The Maoists, until recently, used to name three important political forces, one of them being the institution of monarchy. Suddenly, they have come to the conclusion that only two political forces were left to be recognised — the Maoists and the seven-party alliance. One can easily discern that such analysis was based not on reality but on wishes. A leader who is devoid of real information and floats on wishes leads himself into a false premise and becomes whimsical. Whim makes a person dictatorial. This is high time the Maoist leaders reexamined their premise.
The government officials have based themselves on the wrong assumption that only the King among the constitutional forces can guarantee a victory over the Maoists. They have promised to provide peace and security but it is not being delivered. Their claim of having broken the backbone of the Maoists has been belied time and again.
In this respect the alliance stands as a credible political force, which recognises the influence and strength of all the three forces. They have repeatedly demanded unity among the constitutional forces and clarified that the insurgency could not be ignored. The unity among the forces could only be used to address the insurgency.
Those who have rejected the 12-point agreement have done so because of their prejudice against the Maoists as nothing but terrorists. They fail to see that the insurgents have expressed themselves in favour of a peaceful transition and adherence to multi-party democratic system. They failed to appreciate the Maoists’ one-sided ceasefire with a view to giving peace a chance.
No person with faith in democracy, pluralistic society and dignity of human beings can condone the Maoists’ criminal acts. However, no sane person can ignore the necessity to provide the benefit of doubt to those who want to adopt a new path to solve the myriad problems.
All the three forces have to recognise each other’s influence and importance. One has to recognise the increasing awareness of the Nepali masses who are trying to break the shackles of the feudal past and create a new society based on human dignity and equality. The war has resulted not only in great miseries but also in new and lasting awareness. Those who do not see this and stick to the hackneyed prescription can only lengthen the miseries.
The Maoists must review their 10-year-old struggle but not get swayed by the feeling that the entire masses were with them. They must recognise the harm done to the public and realise that a big segment of Nepalis believe in guarding the institution of monarchy for national unity. People are not ready to accept absolute system under anyone including the King but people have great faith in the institution of monarchy.

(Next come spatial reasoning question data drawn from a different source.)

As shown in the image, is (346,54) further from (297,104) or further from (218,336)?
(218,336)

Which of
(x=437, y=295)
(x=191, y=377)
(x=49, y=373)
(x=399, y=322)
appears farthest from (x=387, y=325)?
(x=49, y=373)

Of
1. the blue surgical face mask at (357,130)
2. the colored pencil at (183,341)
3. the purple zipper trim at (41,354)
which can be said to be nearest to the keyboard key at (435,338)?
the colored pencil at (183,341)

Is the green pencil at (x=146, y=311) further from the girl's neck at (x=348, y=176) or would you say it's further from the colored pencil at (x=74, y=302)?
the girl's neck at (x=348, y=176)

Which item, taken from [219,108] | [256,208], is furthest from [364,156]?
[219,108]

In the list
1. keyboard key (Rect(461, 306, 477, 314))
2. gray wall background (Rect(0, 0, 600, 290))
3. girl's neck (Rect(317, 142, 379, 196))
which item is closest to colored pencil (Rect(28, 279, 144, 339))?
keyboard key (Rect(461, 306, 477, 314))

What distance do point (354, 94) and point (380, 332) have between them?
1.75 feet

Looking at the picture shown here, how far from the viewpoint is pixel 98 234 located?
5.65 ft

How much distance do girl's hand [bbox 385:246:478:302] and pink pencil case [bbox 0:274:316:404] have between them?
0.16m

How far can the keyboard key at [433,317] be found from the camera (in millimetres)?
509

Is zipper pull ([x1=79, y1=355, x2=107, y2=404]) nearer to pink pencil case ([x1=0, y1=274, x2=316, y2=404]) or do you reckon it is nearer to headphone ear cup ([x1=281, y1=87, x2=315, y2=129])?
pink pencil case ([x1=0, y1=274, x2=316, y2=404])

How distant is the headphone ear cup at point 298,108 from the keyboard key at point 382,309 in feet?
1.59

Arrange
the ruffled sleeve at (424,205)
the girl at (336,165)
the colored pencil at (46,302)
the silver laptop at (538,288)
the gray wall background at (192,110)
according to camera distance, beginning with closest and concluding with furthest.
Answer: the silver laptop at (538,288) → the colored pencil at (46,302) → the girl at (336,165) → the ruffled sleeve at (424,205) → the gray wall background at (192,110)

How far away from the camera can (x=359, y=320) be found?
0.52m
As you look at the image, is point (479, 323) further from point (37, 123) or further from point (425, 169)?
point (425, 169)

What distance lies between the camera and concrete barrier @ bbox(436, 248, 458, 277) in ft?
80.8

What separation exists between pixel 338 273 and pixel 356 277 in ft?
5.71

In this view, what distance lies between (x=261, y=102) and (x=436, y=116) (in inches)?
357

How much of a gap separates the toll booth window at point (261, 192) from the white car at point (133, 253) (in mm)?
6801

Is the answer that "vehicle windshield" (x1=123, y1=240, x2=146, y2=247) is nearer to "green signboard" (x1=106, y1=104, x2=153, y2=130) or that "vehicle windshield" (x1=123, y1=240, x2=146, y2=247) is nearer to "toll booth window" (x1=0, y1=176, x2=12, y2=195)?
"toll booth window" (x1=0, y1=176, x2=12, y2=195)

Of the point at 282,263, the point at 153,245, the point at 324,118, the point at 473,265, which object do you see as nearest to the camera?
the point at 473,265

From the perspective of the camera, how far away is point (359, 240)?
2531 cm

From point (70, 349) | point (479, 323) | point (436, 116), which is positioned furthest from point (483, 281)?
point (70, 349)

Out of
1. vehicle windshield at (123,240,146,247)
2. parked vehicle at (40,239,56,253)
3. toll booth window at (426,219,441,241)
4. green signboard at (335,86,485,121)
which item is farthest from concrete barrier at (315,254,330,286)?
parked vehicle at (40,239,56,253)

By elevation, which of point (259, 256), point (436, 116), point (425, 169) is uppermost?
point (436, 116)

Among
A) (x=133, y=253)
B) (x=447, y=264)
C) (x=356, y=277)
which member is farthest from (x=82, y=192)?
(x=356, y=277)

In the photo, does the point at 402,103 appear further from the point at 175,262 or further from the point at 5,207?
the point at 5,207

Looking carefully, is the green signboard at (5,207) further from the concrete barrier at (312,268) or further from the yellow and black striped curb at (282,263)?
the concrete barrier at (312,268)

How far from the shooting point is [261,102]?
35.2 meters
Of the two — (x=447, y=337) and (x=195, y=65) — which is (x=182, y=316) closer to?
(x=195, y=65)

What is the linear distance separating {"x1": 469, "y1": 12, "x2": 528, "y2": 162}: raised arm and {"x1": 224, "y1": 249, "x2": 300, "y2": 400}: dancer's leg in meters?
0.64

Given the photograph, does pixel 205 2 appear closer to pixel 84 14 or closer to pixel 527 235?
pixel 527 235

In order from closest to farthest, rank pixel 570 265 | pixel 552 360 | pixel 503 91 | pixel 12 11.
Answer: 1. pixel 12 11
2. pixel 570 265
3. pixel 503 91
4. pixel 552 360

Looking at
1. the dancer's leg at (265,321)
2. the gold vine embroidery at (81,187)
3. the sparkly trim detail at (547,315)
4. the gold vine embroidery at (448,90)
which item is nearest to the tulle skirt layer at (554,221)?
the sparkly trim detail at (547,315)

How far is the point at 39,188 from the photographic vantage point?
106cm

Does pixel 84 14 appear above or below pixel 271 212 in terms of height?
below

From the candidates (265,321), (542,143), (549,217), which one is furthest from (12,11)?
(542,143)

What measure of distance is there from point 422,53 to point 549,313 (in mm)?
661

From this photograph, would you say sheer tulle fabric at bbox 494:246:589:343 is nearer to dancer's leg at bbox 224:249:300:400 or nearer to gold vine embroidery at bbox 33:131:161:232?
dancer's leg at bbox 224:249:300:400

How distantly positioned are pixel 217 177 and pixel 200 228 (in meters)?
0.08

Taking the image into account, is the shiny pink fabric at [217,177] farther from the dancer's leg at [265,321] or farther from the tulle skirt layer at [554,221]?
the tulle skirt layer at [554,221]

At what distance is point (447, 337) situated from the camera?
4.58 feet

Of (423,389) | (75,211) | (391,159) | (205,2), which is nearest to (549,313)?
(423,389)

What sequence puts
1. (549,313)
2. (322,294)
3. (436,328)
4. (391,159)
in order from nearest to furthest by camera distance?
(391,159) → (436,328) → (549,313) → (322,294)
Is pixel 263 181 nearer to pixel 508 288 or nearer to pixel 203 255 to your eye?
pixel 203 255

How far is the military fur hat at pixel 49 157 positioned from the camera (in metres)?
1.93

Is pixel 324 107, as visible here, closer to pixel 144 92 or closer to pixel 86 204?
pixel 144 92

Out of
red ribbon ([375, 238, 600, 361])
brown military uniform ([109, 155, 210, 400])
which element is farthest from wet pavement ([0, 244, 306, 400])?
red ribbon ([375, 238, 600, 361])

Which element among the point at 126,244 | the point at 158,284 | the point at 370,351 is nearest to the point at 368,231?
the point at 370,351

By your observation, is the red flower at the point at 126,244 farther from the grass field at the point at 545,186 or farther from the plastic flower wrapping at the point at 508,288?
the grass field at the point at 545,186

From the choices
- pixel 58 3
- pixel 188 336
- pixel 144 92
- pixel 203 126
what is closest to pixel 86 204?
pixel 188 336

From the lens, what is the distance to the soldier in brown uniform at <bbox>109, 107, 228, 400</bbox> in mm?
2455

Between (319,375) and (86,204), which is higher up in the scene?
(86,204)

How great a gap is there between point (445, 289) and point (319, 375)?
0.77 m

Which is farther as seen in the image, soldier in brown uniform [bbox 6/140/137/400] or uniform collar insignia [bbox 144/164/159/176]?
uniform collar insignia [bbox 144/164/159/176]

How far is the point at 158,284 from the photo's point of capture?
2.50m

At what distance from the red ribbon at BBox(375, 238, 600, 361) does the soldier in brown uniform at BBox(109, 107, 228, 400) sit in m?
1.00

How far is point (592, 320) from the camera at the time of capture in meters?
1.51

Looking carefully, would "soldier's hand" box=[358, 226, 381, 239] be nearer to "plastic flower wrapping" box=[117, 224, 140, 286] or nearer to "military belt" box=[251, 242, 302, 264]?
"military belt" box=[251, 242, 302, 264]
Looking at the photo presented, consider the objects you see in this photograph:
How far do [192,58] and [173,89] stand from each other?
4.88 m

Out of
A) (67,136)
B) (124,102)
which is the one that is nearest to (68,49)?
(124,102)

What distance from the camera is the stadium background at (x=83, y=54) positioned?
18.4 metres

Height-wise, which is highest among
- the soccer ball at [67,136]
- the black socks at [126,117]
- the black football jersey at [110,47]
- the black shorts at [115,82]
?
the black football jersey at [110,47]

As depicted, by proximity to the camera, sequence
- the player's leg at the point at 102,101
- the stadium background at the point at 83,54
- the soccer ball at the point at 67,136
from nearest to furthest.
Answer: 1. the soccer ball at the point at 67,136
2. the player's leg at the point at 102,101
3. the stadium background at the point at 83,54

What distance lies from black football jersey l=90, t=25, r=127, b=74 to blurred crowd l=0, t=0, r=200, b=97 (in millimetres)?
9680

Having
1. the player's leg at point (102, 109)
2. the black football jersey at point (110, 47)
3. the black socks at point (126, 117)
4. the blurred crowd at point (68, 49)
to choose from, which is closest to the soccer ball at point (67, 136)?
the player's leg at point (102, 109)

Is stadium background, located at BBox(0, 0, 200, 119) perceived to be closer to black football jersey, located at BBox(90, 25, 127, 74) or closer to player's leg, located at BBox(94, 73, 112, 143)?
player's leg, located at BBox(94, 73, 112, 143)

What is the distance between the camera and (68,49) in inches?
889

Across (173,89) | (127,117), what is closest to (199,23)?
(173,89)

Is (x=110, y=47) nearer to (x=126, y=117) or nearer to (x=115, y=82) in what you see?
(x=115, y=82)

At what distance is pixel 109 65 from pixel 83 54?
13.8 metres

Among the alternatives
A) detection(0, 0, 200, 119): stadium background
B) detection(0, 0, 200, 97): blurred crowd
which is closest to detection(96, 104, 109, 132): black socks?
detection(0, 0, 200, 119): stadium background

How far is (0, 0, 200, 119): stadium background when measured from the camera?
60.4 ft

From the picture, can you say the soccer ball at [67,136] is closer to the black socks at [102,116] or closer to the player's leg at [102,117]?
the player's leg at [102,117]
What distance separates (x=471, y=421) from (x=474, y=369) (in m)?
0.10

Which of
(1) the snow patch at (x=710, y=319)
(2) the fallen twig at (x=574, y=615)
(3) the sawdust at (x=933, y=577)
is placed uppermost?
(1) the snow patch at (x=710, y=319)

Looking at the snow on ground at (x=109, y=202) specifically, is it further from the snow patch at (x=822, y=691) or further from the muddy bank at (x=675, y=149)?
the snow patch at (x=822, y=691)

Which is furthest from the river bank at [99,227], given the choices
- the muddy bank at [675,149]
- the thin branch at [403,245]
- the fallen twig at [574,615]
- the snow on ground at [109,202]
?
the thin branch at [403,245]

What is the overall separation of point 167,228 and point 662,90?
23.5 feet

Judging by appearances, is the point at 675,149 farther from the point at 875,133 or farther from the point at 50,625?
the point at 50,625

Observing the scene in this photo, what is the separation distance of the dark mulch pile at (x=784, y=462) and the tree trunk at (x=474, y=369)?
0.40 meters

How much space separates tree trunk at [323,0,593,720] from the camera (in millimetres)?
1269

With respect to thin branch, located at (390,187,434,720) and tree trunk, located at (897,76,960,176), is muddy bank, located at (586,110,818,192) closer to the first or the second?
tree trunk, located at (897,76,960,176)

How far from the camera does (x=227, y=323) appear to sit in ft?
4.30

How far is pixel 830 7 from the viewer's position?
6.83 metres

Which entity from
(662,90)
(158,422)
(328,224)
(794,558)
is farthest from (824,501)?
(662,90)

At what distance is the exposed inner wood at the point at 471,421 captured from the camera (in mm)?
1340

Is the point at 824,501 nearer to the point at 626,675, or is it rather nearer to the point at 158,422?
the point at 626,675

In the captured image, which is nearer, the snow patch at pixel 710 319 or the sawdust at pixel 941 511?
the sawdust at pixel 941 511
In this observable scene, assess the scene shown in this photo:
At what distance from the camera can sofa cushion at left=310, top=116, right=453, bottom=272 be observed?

The royalists must recognise the importance of the parties, including the Communist Party of Nepal (Maoist), and shun the hollow slogan of nationalism and piousness of royal wish. Thanks to the alliance for recognising the problem objectively. They have realised their past mistakes. However, they have yet to assure the people that their agitation is not for power but for real political transformation where all the Nepalis feel freedom and equality. Let all the three forces be objective and introspect honestly.